# Help! Tank stuck on mod



## RipeAvo (6/5/15)

Hey guys,

sooo... my kanger aerotank giant is stuck on my chi you mod clone.
I am so fed up of attempting to get it off, I have cut my hands open and I'm pretty much ready to throw it in the trash.

I have tried pliers, spanners, elastic bands etc etc...

Am I missing something or is it time to give up? 
Any help will be much appreciated


----------



## Riaz (6/5/15)

Don't throw in the trash just yet. 

Remove the battery from the mod, then place the entire thing in hot water for a few mins, then try again. 

If you have a micro fibre cloth (coz its got good grip) wrap that around the tank then turn the mod, or vice versa. 

Let us know how it goes.




Sent from my iPhone using Tapatalk

Reactions: Like 1


----------



## Riddle (6/5/15)

Elastic bands always do the trick for me.

Reactions: Informative 1


----------



## BumbleBee (6/5/15)

Remove battery and chuck it in the freezer, let it chill in there for a while and give it a firm knock. That should break the thread lock.

Reactions: Agree 2 | Informative 1


----------



## RipeAvo (6/5/15)

___

## Given request a
Quote the listing from the line containing "Can you tell whether" through the end of the listing, including both of those lines.

## Rows from a dataset
___

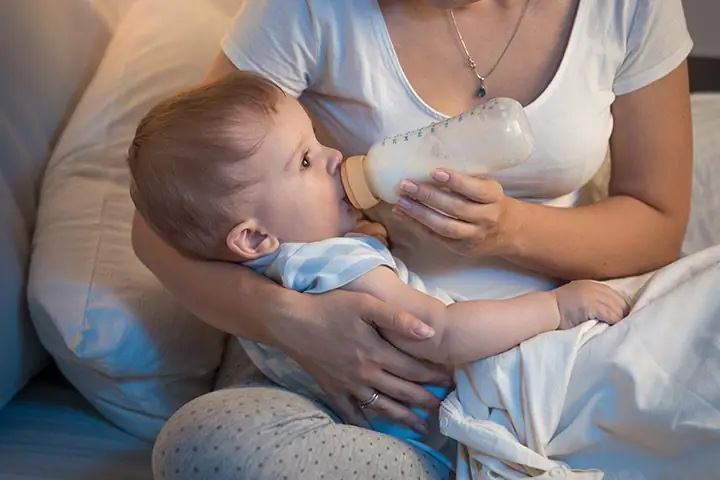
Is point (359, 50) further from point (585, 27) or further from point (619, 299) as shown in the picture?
point (619, 299)

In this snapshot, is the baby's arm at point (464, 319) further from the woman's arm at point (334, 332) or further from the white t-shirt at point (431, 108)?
the white t-shirt at point (431, 108)

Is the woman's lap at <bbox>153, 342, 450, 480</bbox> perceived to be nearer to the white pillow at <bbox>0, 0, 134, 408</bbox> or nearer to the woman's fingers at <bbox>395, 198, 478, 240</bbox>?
the woman's fingers at <bbox>395, 198, 478, 240</bbox>

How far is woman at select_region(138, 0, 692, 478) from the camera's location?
1015 mm

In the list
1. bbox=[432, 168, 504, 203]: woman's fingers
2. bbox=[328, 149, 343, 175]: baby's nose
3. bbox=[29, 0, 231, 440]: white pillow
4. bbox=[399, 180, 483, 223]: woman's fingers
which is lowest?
bbox=[29, 0, 231, 440]: white pillow

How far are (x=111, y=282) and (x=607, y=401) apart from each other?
2.10 ft

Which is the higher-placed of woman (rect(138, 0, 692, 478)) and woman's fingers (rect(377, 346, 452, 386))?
woman (rect(138, 0, 692, 478))

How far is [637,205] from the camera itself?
116 cm

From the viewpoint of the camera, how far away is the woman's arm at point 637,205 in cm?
111

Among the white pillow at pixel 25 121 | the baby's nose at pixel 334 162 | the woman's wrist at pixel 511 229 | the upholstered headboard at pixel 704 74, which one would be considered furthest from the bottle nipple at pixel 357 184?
the upholstered headboard at pixel 704 74

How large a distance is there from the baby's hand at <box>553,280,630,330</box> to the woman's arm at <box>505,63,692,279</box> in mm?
85

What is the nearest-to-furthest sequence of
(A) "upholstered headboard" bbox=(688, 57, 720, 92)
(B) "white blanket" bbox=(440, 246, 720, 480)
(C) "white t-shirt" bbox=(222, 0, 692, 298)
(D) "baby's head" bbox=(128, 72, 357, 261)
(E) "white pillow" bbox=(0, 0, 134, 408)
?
(B) "white blanket" bbox=(440, 246, 720, 480), (D) "baby's head" bbox=(128, 72, 357, 261), (C) "white t-shirt" bbox=(222, 0, 692, 298), (E) "white pillow" bbox=(0, 0, 134, 408), (A) "upholstered headboard" bbox=(688, 57, 720, 92)

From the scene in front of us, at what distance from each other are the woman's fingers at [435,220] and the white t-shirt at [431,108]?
163 millimetres

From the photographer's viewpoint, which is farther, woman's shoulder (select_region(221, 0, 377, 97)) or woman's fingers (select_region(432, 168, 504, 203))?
woman's shoulder (select_region(221, 0, 377, 97))

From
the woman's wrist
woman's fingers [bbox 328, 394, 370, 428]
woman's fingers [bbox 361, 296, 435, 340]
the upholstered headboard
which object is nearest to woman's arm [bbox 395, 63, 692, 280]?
the woman's wrist
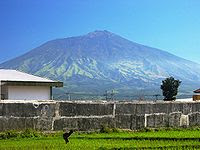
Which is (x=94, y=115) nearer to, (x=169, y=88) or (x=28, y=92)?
(x=28, y=92)

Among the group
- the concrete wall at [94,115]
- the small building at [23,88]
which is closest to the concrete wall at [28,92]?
the small building at [23,88]

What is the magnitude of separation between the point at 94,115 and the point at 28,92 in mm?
9044

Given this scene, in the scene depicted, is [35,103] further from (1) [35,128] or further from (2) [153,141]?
(2) [153,141]

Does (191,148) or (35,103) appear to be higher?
(35,103)

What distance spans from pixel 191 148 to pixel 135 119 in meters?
4.70

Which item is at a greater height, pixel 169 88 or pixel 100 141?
pixel 169 88

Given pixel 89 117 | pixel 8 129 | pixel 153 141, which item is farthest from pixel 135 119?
pixel 8 129

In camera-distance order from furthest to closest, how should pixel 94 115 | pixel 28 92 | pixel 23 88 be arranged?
pixel 28 92 < pixel 23 88 < pixel 94 115

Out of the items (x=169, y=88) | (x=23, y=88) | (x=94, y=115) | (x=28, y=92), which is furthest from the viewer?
(x=169, y=88)

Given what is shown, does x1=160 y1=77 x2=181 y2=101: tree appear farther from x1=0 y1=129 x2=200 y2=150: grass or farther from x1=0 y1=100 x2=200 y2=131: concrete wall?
x1=0 y1=129 x2=200 y2=150: grass

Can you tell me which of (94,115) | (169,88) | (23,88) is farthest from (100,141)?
Answer: (169,88)

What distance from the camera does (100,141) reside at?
12.3 meters

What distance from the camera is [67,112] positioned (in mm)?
14578

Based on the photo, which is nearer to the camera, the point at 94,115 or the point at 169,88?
the point at 94,115
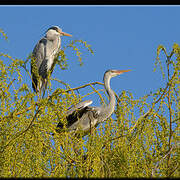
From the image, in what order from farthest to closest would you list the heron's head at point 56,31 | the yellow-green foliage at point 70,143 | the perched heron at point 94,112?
the heron's head at point 56,31, the perched heron at point 94,112, the yellow-green foliage at point 70,143

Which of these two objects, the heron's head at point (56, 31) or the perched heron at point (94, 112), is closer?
the perched heron at point (94, 112)

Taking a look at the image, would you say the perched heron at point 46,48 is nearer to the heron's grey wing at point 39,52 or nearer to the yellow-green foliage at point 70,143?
the heron's grey wing at point 39,52

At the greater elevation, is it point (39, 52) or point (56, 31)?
Result: point (56, 31)

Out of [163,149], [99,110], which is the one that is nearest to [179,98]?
[163,149]

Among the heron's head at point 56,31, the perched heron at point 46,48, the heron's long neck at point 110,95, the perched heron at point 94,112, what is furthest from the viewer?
the heron's head at point 56,31

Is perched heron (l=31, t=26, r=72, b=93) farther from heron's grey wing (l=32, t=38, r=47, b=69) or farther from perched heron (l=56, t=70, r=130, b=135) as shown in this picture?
perched heron (l=56, t=70, r=130, b=135)

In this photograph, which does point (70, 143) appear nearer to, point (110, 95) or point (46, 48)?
point (110, 95)

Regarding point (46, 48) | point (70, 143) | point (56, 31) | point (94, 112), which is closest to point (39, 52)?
point (46, 48)

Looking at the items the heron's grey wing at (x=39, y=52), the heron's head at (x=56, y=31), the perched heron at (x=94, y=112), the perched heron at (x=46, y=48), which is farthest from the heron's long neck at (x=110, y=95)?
the heron's head at (x=56, y=31)

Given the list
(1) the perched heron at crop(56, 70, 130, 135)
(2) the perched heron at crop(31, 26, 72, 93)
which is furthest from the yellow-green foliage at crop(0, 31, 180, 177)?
(2) the perched heron at crop(31, 26, 72, 93)

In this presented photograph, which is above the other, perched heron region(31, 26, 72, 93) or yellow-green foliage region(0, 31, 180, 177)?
perched heron region(31, 26, 72, 93)

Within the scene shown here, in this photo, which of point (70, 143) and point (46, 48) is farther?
point (46, 48)

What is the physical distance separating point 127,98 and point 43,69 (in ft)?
9.30

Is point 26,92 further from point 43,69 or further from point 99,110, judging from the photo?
point 43,69
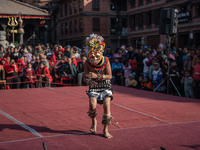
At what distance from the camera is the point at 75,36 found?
47.8m

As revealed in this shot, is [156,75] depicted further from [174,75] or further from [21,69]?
[21,69]

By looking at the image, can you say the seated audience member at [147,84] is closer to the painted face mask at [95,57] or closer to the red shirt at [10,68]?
the red shirt at [10,68]

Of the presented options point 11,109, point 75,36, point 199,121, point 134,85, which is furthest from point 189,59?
point 75,36

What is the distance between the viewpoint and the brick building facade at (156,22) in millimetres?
30438

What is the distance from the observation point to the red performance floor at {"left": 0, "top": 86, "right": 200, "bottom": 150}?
Answer: 590 centimetres

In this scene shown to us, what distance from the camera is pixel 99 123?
25.2ft

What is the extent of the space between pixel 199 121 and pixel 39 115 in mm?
4107

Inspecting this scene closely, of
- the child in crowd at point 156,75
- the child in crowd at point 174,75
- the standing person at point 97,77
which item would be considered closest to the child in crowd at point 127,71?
the child in crowd at point 156,75

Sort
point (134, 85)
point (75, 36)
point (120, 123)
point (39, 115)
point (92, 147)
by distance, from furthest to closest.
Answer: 1. point (75, 36)
2. point (134, 85)
3. point (39, 115)
4. point (120, 123)
5. point (92, 147)

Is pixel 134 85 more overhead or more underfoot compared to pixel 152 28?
more underfoot

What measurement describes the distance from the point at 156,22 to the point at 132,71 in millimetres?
22836

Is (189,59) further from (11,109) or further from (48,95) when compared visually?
(11,109)

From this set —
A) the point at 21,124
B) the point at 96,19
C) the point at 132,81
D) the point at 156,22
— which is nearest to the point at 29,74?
the point at 132,81

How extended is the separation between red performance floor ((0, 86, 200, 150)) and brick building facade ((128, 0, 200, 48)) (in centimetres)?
1694
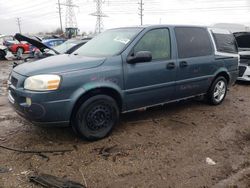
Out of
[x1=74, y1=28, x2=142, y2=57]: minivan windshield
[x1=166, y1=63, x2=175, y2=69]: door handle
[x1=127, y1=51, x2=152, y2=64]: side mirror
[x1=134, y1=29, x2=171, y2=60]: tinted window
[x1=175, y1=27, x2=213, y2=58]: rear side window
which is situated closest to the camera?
[x1=127, y1=51, x2=152, y2=64]: side mirror

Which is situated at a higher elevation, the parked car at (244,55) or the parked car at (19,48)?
the parked car at (244,55)

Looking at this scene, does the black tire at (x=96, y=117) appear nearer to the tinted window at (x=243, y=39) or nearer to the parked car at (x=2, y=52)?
the tinted window at (x=243, y=39)

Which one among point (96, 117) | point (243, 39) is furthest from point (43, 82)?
point (243, 39)

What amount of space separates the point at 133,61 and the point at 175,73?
1.03 m

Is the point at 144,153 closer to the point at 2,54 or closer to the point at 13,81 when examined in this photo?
the point at 13,81

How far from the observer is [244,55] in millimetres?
9859

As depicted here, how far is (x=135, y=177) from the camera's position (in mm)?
3564

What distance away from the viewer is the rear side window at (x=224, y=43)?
643 cm

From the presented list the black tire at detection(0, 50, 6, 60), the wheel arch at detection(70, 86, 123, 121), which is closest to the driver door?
the wheel arch at detection(70, 86, 123, 121)

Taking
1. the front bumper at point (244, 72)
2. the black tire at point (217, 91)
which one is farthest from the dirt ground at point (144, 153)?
the front bumper at point (244, 72)

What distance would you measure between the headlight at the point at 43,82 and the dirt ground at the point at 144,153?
0.90m

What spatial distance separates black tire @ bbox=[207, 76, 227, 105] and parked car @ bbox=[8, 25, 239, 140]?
0.09 metres

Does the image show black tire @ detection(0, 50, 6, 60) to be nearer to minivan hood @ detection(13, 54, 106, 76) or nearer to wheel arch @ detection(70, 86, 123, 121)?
minivan hood @ detection(13, 54, 106, 76)

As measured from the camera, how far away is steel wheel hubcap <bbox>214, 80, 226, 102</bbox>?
6.62 meters
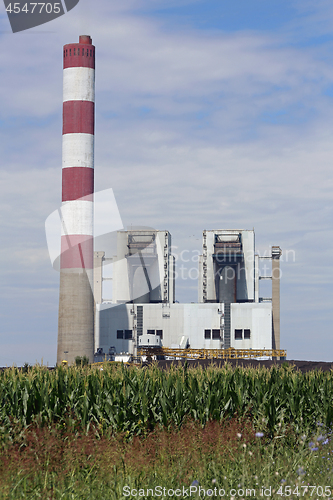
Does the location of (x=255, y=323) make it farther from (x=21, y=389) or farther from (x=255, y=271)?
(x=21, y=389)

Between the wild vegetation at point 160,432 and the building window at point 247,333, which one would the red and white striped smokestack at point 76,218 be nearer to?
the building window at point 247,333

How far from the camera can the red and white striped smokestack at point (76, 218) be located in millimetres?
58656

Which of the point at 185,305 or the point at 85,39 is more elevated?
the point at 85,39

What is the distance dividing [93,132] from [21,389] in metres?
47.0

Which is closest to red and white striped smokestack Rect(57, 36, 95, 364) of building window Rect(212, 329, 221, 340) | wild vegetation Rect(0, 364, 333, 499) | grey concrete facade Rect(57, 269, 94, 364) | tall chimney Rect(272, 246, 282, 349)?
grey concrete facade Rect(57, 269, 94, 364)

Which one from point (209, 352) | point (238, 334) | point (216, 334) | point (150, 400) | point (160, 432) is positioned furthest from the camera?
point (216, 334)

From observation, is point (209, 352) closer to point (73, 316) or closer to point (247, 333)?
point (247, 333)

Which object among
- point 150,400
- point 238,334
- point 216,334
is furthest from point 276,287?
point 150,400

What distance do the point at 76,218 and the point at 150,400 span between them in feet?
146

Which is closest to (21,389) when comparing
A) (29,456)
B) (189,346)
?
(29,456)

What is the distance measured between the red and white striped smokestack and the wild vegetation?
4135 centimetres

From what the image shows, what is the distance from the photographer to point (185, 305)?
77.5 metres

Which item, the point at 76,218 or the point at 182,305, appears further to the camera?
the point at 182,305

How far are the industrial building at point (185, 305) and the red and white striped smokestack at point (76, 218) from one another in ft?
51.1
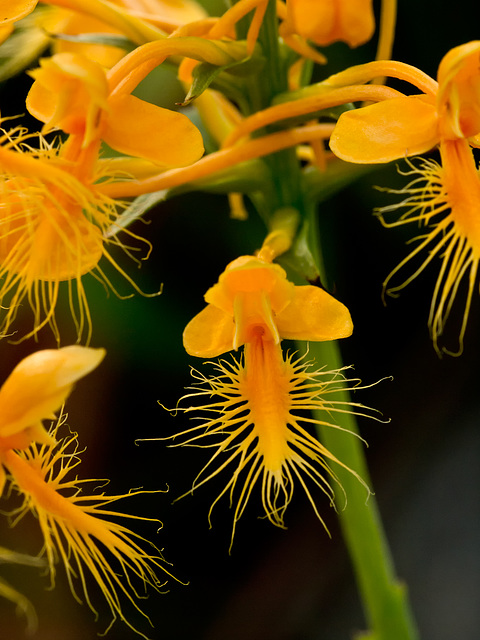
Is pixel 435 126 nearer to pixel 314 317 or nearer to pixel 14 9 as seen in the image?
pixel 314 317

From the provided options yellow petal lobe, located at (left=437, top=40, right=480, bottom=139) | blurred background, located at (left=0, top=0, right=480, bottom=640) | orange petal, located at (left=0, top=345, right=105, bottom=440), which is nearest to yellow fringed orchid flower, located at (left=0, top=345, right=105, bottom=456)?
orange petal, located at (left=0, top=345, right=105, bottom=440)

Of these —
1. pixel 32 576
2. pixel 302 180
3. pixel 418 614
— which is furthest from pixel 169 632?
pixel 302 180

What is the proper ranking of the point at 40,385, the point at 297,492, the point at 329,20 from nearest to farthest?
the point at 40,385 → the point at 329,20 → the point at 297,492

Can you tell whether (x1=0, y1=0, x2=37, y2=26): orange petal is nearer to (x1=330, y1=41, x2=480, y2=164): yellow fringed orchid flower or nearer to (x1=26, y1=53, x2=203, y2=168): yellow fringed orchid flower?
(x1=26, y1=53, x2=203, y2=168): yellow fringed orchid flower

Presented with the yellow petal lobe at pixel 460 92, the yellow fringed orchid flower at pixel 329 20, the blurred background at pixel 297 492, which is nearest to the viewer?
the yellow petal lobe at pixel 460 92

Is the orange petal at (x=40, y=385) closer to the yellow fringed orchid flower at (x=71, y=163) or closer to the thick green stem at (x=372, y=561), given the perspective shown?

___

## Given request b
In the forum thread about the stuck tank, where does BumbleBee suggest putting the mod once the battery is removed?

## Problem solution a
Can you tell whether (x1=0, y1=0, x2=37, y2=26): orange petal is nearer to (x1=330, y1=41, x2=480, y2=164): yellow fringed orchid flower or nearer to (x1=26, y1=53, x2=203, y2=168): yellow fringed orchid flower?
(x1=26, y1=53, x2=203, y2=168): yellow fringed orchid flower

Presented with the yellow petal lobe at pixel 460 92, the yellow fringed orchid flower at pixel 329 20, the blurred background at pixel 297 492, which is nearest to the viewer?
the yellow petal lobe at pixel 460 92

Is the orange petal at (x=40, y=385) closer to the yellow fringed orchid flower at (x=71, y=163) or closer to the thick green stem at (x=372, y=561), given the perspective shown?

## Problem solution b
In the freezer.